Elle la trouve cependant à l'endroit exacte où elle l'a laissé. Le Glock fermement tenue entre ses mains, Alice est assise contre le sac, le regard fixé vers la ville où elle avait disparu.
« Dieu merci, sanglote-t-elle en la voyant revenir. »
Le sang séché est noir sur son treillis. Alice ne fait pas attention à son état. C'est probablement mieux. Elle paniquerait autrement.
« Partons de cette endroit maudit.
-Non, lui annonce-t-elle. On a un endroit où dormir cette nuit et un bon repas. »

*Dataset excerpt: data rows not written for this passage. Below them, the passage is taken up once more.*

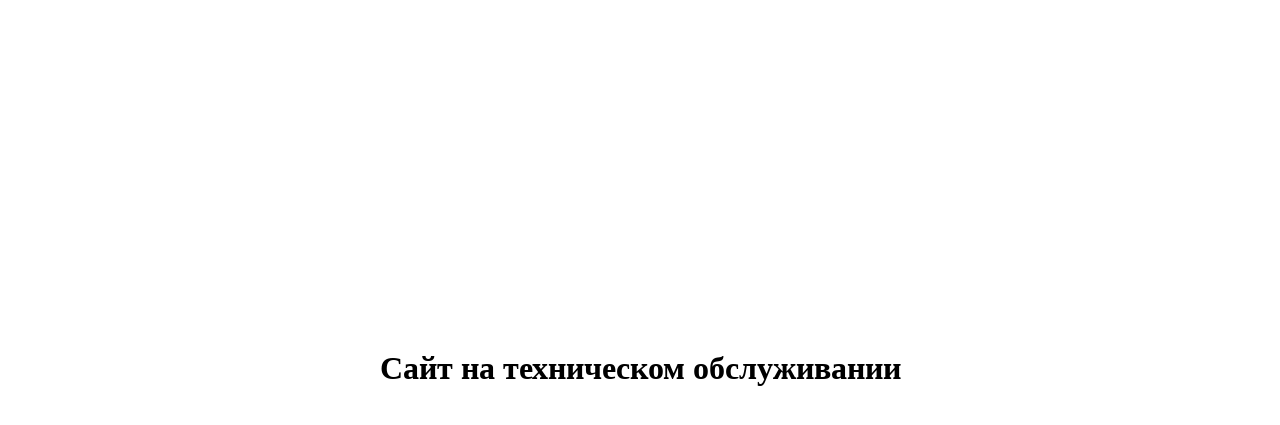

--- FILE ---
content_type: text/html; charset=UTF-8
request_url: https://cartonnage.shop/catalog/dlya-podarkov/nabor-kvadratnykh-podarochnykh-korobok-5-v-1-10-kh-10-kh-10-26-kh-26-kh-26-sm-kraft-korichnevyy/
body_size: 278
content:
<!DOCTYPE html>
<html>
<head>
	<meta charset="utf-8">
	<meta name="viewport" content="width=device-width, initial-scale=1">
	<title></title>
</head>
	<body style="display: flex; justify-content: center; align-items: center; height: 100vh;">
	<h1>Сайт на техническом обслуживании</h1>
</body>
</html>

La convaincre est un peu plus compliqué qu'elle ne se l'était attendue. Il faut déjà lui assurer que les rues sont sûres. Puis que la personne qu'elle a sauvée est une femme qui assurément ne lui fera rien. Elle termine en lui garantissant que les garçons qui l'accompagnent sont probablement trop jeunes pour même savoir comment sont faits les bébés.
Elsa la rassure : elle ne risque rien. A part pour leurs cheveux roux –beaucoup plus flamboyant par ailleurs- Merida et ses frères n'ont absolument aucun point commun avec Hans.
Ce qui finit toutefois de la convaincre, c'est la possibilité d'une douche chaude. Elsa comprend, elle aussi ne rêve plus que de ça.